◆ Assigned task:
Answer these from the commencement text below:
(a) When does the graduate procession begin?
(b) What hashtag can graduates and guests use to tag their posts?
(c) At what web address are details also available?

◆ Text segment:
────────

More than 5,000 undergraduate and graduate students will receive their degrees, with about 33,000 guests expected to attend. The graduate procession begins at 5:30 p.m., with Commencement starting at 6:30 p.m. Fireworks will close out the event at about 9:30 p.m.
Live updates and photos from the ceremony will be posted to the University’s Twitter, Instagram, Facebook and Snapchat accounts. Graduates and guests can tag their Commencement posts on social media using the hashtag #SFSU2017. A Commencement app will keep graduates and guests plugged in to the latest news and events leading up to the ceremony. Details are also available online at commencement.sfsu.edu.

────────

◆ Dataset content:
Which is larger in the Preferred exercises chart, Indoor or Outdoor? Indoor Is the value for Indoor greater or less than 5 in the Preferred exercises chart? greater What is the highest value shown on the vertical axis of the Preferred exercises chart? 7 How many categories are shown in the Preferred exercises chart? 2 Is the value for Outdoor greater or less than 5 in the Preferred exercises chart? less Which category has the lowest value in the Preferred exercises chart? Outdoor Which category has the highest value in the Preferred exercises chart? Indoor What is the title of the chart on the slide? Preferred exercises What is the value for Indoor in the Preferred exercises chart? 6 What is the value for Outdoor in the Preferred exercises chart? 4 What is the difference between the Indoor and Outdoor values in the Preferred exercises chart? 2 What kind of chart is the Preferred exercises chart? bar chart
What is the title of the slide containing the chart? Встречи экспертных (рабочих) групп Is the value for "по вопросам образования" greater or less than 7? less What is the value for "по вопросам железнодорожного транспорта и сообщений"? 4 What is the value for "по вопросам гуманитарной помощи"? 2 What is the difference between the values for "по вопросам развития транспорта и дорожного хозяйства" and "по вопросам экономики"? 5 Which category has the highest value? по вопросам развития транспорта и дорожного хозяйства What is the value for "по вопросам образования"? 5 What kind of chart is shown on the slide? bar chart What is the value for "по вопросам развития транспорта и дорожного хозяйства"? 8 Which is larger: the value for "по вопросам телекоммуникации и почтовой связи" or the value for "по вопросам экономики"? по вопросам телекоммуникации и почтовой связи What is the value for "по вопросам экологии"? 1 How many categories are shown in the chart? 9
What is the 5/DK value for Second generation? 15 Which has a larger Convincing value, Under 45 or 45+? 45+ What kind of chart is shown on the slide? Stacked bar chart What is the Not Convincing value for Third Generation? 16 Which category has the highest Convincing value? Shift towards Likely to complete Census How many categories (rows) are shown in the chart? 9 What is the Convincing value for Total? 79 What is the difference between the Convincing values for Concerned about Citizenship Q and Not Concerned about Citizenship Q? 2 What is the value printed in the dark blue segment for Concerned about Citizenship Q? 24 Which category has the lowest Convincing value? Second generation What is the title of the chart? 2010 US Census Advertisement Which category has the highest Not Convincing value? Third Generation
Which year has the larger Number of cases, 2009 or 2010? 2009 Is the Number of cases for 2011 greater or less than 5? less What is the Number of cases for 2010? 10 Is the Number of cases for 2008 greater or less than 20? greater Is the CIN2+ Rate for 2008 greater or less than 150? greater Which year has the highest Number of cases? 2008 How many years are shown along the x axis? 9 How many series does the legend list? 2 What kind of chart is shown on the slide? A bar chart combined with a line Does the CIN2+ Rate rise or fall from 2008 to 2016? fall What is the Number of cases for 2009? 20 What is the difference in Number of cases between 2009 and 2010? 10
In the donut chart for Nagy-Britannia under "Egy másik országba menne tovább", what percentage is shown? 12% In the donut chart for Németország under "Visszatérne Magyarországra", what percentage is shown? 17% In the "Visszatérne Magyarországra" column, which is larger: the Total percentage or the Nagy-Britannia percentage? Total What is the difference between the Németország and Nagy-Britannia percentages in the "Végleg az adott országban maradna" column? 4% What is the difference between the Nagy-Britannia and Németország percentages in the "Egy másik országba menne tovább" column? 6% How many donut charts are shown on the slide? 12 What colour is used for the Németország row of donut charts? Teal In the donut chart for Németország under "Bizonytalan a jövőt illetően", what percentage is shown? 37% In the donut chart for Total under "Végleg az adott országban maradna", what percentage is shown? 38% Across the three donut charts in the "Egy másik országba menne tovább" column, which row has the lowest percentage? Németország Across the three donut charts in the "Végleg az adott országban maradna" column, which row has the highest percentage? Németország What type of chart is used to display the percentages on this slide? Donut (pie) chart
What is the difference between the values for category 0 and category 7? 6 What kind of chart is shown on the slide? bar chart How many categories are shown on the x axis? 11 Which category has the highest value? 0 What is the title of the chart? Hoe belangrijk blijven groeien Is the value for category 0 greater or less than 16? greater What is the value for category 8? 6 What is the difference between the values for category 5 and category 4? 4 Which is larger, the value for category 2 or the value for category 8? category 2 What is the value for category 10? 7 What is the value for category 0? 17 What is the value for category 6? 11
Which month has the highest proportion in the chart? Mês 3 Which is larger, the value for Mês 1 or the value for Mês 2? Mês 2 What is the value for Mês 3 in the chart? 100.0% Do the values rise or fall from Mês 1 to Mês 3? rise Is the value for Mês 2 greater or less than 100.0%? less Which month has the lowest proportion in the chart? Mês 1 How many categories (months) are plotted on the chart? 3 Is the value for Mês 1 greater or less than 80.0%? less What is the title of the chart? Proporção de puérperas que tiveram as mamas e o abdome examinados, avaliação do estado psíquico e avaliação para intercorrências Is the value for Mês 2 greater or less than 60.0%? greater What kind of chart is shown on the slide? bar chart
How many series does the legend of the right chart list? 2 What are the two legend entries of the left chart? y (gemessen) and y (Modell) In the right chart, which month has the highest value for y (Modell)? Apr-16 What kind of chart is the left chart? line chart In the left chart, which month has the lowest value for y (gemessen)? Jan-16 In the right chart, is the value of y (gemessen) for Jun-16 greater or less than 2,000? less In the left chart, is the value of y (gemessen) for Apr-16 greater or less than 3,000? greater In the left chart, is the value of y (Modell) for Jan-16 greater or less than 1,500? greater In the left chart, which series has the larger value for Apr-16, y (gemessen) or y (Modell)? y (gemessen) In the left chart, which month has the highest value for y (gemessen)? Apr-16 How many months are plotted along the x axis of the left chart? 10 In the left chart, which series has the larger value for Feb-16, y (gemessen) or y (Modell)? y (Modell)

────────

◆ Written answer:
(a) 5:30 p.m.
(b) #SFSU2017
(c) commencement.sfsu.edu